[Mesa-dev] [PATCH 15/23] i965/fs: add SHUFFLE_32BIT_LOAD_RESULT_TO_64BIT_DATA helper
Samuel Iglesias Gonsálvez
siglesias at igalia.com
Tue May 3 12:22:04 UTC 2016
From: Iago Toral Quiroga <itoral at igalia.com>
There are a few places where we need to shuffle the result of a 32-bit load
into valid 64-bit data, so extract this logic into a separate helper that we
can reuse.
Also, the shuffling needs to operate with WE_all set, which we were missing
before, because we are changing the layout of the data across the various
channels.

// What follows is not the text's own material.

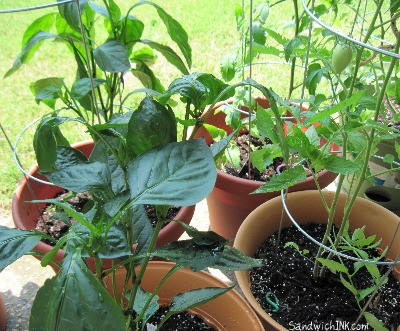 Delicious bell peppers and tomatos already growing - those vegetable gardening books are work well for her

Otherwise we will run into problems in non-uniform control-flow
scenarios.
---
src/mesa/drivers/dri/i965/brw_fs.cpp | 95 +++++++++++++++++++++-----------
src/mesa/drivers/dri/i965/brw_fs.h | 5 ++
src/mesa/drivers/dri/i965/brw_fs_nir.cpp | 46 ++--------------
3 files changed, 73 insertions(+), 73 deletions(-)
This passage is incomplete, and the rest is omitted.